Mosquito bites are a part of Canadian living. Usually, the only consequence of an unwanted invasion is an itchy welt. However, over the last decade, the consequences have become significantly greater due to the emergence of several viruses.
In Canada, however, the risk for a mosquito-borne virus is quite low. We have no need to fear of Zika, dengue, and chikungunya, all of which have made headlines over the last few years. But one virus has made it to the Great White North and its presence has led to illness, hospitalizations and death.
The culprit is known as West Nile virus, or WNV. As the name implies, this virus was first isolated in Africa in the 1930s. Since then, it has managed to travel around the world, eventually reaching Canada in 2002. Today, the virus can be found in several areas of the country where mosquitoes tend to thrive.
Usually, when WNV attacks, a person doesn't notice as here are no symptoms. Some people will have to deal with fever, headache, swollen lymph nodes, and possibly a rash. The real trouble happens in people with weakened immune systems.
In immunocompromised individuals, the virus can enter the nervous system leading to a variety of troublesome symptoms such as confusion, muscle weakness, and stiff neck. The virus may be able to continue its journey into the brain. When this happens -- and it is quite rare -- a person facing a life or death situation due to swelling of the brain.
Despite the rather concerning nature of the virus, researchers managed to find a bright side to infection. Once a person cleared the infection, the virus would never cause troubles again. This discovery helped to lessen the impact of the virus in the country and by 2004, the worry of a WNV outbreak had calmed.
But then something happened in 2007. Instead of only a few cases, the number rose into the thousands. This revealed something about the virus few had thought possible at the time. Like other viruses known to circulate such as the flu and the common cold, WNV could evolve to avoid the immune system.
This ability to adapt concerned researchers. They had to find out how this virus was evolving and whether it could be stopped. Thankfully, there were only two options. Either the virus was adapting in the mosquito or inside the host, such as a bird or a human. The answer, however, remained a mystery.
Now, thanks to a group of American researchers, we know how this type of evolution happens. They have discovered a two-step process in which mosquitoes and their hosts contribute to the development of emerging strains. Based on the results, birds, animals, and even humans may be deciding, quite unsuspectingly, which WNV strains may thrive.
○ ○ ○ ○ ○ ○ ○
▶ [WHAT YOU NEED TO DO]:
(A) According to the West Nile virus text, in what year did the virus reach Canada?
(B) Write out the passage of the West Nile virus text starting at "Usually, when WNV" and ending at "of the brain.".

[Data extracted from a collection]
○ ○ ○ ○ ○ ○ ○
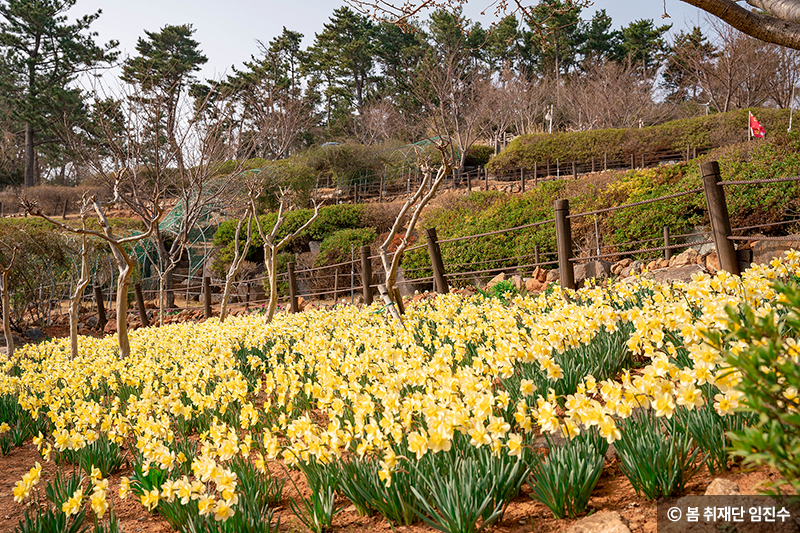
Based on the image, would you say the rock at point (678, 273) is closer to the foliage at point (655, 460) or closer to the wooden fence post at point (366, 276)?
the wooden fence post at point (366, 276)

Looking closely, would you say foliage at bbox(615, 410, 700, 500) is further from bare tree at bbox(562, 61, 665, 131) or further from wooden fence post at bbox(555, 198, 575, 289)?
bare tree at bbox(562, 61, 665, 131)

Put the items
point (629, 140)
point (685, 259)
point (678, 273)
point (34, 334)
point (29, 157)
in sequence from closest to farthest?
point (678, 273), point (685, 259), point (34, 334), point (629, 140), point (29, 157)

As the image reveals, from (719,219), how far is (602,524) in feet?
13.2

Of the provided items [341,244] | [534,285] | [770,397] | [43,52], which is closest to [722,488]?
[770,397]

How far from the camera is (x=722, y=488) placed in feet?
4.92

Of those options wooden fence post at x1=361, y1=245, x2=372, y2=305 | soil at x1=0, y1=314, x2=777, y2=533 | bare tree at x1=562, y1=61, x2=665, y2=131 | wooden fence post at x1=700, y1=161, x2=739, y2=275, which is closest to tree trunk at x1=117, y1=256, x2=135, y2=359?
wooden fence post at x1=361, y1=245, x2=372, y2=305

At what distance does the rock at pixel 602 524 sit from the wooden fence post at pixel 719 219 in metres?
3.78

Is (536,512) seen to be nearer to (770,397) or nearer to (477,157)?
(770,397)

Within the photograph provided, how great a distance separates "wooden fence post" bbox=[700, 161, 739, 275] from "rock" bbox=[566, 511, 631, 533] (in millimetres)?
3781

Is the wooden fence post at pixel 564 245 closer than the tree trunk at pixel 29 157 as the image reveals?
Yes

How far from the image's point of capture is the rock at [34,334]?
12057mm

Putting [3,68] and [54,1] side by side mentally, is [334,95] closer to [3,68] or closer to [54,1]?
[54,1]

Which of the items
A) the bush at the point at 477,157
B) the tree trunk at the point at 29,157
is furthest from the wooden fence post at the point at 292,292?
the tree trunk at the point at 29,157

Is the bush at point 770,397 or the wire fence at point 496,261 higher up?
the wire fence at point 496,261
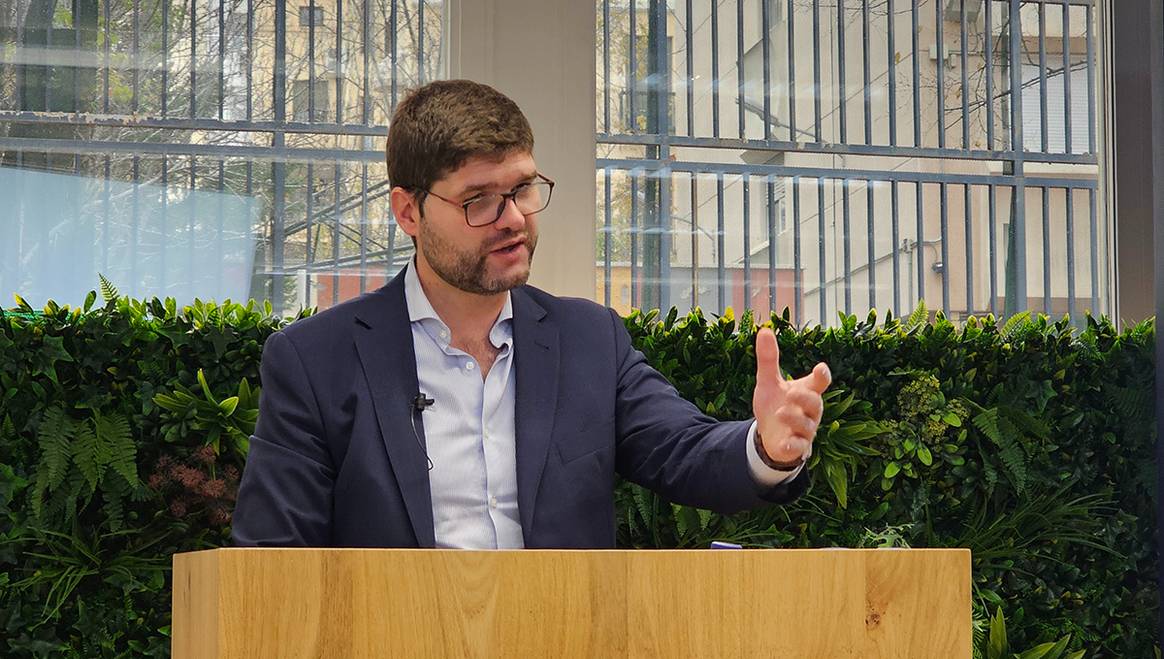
○ ○ ○ ○ ○ ○ ○
▶ [RESULTS OF THE EXERCISE]:
(A) 2002

(B)
Usually, when WNV attacks, a person doesn't notice as here are no symptoms. Some people will have to deal with fever, headache, swollen lymph nodes, and possibly a rash. The real trouble happens in people with weakened immune systems.
In immunocompromised individuals, the virus can enter the nervous system leading to a variety of troublesome symptoms such as confusion, muscle weakness, and stiff neck. The virus may be able to continue its journey into the brain. When this happens -- and it is quite rare -- a person facing a life or death situation due to swelling of the brain.